**GIVEN PROBLEM**. According to the passage below on Russian Constructivism, at which Minneapolis museum did the writer see the exhibit "Art into Life: Russian Constructivism, 1914-1932"?

**PASSAGE PROVIDED**.

────

Last December, whilst Gorby was busy batting away Yeltsiniki flies as black and thick as August, I was serendipitously ingesting stiff snorts of the arts of the USSR and before in drafts as numbing and levitating as a fifth of Stolichnaya vodka.
It all began with an exhibit I saw at Minneapolis’s Walker Art Center, generated by the University of Washington: “Art into Life: Russian Constructivism, 1914-1932.” What a honey it was, and what a pity it didn’t travel farther. But you can console yourself with a paperback edition of the catalog ($32.50, attention Karen Statler, WAC, Vineland Place, Minneapolis, MN 55403).
Russian Constructivism has been regarded by most mainstream (i.e., Euro) art historians as an embarrassment—when they’ve considered it at all. All those goofy projects like Vladimir Tatlin’s “Monument to the Third International” (1920), surely the most maquetted no-show in the history of monumental sculpture.
Quoting Joseph Giovannini’s brilliant essay on the state of Russian modernist art studies (New York Times Book Review, Dec. 30): “In keeping with the fervent utopianism of the period, a group of young artists who called themselves the Constructivists (they were constructing a New Society for Mass Man)—including Gustav Klucis, El Lissitzky, Lyubov Popova, Aleksandr Rodchenko, Varvara Stepanova and Aleksandr Vesnin—sought ways to integrate art into the fabric of daily life in the new state.
“Abandoning their studios for the streets, factories, theaters, and schools, they turned their talents to creating a remarkable array of objects intended both to advance the cause of the revolution and to serve the needs to a vast public.”
That’s more or less what the Bauhaus in Dessau, Weimar and Berlin proposed to do with German capitalism. Both aspirations failed: The Russian because Stalin lowered the boom of Socialist Realism; the German because Mies and Gropius became Graphickers for the Fortune 500.

────

**LISTED ENTRIES**.

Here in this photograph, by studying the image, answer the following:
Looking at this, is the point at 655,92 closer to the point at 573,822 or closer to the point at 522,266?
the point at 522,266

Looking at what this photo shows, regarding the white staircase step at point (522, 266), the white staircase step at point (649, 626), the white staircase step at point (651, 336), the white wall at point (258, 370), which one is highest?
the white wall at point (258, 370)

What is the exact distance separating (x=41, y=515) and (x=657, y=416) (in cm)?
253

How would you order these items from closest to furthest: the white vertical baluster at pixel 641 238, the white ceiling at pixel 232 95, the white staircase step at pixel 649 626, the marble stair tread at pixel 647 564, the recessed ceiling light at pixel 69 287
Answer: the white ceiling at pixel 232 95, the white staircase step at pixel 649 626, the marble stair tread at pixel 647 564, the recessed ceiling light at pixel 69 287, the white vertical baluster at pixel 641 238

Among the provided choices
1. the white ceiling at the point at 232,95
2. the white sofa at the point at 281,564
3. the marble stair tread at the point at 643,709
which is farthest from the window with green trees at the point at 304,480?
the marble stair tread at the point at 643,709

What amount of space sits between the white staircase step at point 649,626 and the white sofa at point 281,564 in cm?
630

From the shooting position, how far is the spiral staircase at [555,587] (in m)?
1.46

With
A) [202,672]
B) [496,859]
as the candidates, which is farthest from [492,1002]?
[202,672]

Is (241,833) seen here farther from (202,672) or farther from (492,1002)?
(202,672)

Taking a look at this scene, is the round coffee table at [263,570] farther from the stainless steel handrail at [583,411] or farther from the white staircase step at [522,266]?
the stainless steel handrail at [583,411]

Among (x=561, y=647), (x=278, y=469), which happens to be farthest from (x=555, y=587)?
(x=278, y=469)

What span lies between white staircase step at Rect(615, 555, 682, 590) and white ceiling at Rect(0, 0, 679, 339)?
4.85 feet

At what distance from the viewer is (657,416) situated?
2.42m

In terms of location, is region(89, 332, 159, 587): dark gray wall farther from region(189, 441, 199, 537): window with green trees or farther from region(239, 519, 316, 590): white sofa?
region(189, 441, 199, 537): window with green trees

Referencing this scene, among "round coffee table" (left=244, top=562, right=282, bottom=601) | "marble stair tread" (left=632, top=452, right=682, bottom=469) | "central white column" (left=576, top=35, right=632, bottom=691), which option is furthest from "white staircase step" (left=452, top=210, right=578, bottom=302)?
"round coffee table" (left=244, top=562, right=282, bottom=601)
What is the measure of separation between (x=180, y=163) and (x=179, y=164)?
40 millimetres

────

**RESULT OF THE EXERCISE**. The Walker Art Center.